Last week, ParallelM participated at the Spark + AI Summit held in San Francisco where we presented ‘Operationalizing Edge Machine Learning with Apache Spark’. The talk centered around our MLOps platform, MCenter, and how it helps deploy and manage ML at scale.
In our talk, we showcased common trends we’re witnessing with our customers that indicate a growing incidental complexity around incorporating AI into business applications and the consequent need for MLOps (the operation and management of ML throughout its production lifecycle). We discussed issues primarily around managing models, ML training and ML prediction applications in production environments. Specifically, we observed customers requiring the monitoring of their models’ scoring effectiveness and the impacts on business decisions, requirements around auditing and diagnosis that require fine-grained governance metadata, and collaboration amongst data scientists, IT operations and stakeholders who are responsible for ML-driven projects.
We demonstrated an Edge/Cloud scenario that involves training an ML model in a Spark cluster hosted in a cloud and several simulated edge devices that periodically receive a newly-trained model and infer on them with data local to that edge device.

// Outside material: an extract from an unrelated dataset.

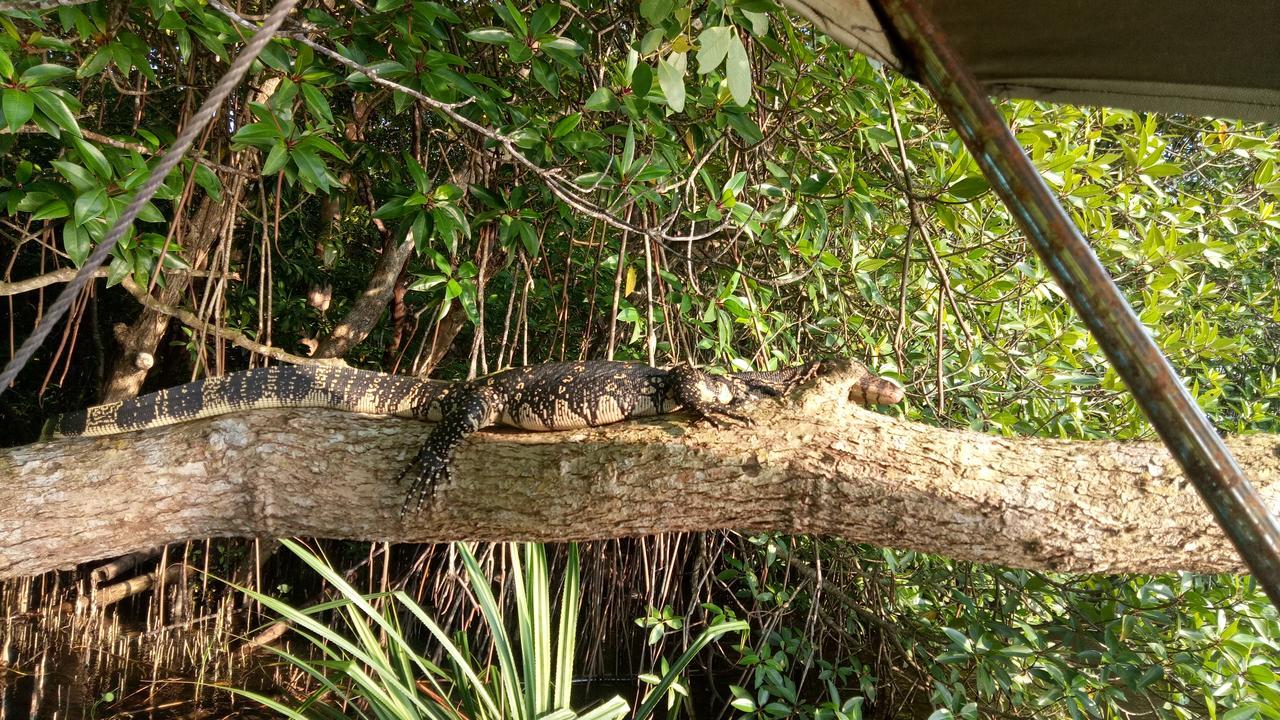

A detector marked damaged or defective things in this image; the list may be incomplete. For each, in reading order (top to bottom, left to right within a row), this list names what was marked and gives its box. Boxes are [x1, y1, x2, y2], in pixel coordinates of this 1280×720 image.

rusty pole [885, 0, 1280, 604]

The issues highlighted include –
- Representation and control of the ML application from cloud to edge nodes with a single dashboard
- Packaging and deploying custom ML applications for training or scoring at each of the nodes
- Monitoring the progress of and quality of the ML training and scoring at each of the nodes
- Capturing a trace of the operations involved in a model being trained and inferred on over a period of time and diagnosing issues offline
With our ION technology, we built a graph-like structure that captures the network spanning the cloud-based Spark cluster and each edge device running a standalone Spark stack. Each node in this graph encapsulates the ML task, operational policies like human approval, schedule for execution, and resource requirements for the instance of the ML pipeline. On deploying this graph, which we refer to “launching an ION”, the cloud-based Spark cluster begins training the model and the ION’s mechanisms ensure model distribution, monitoring, governance, and timeline captures that we demonstrated in our talk.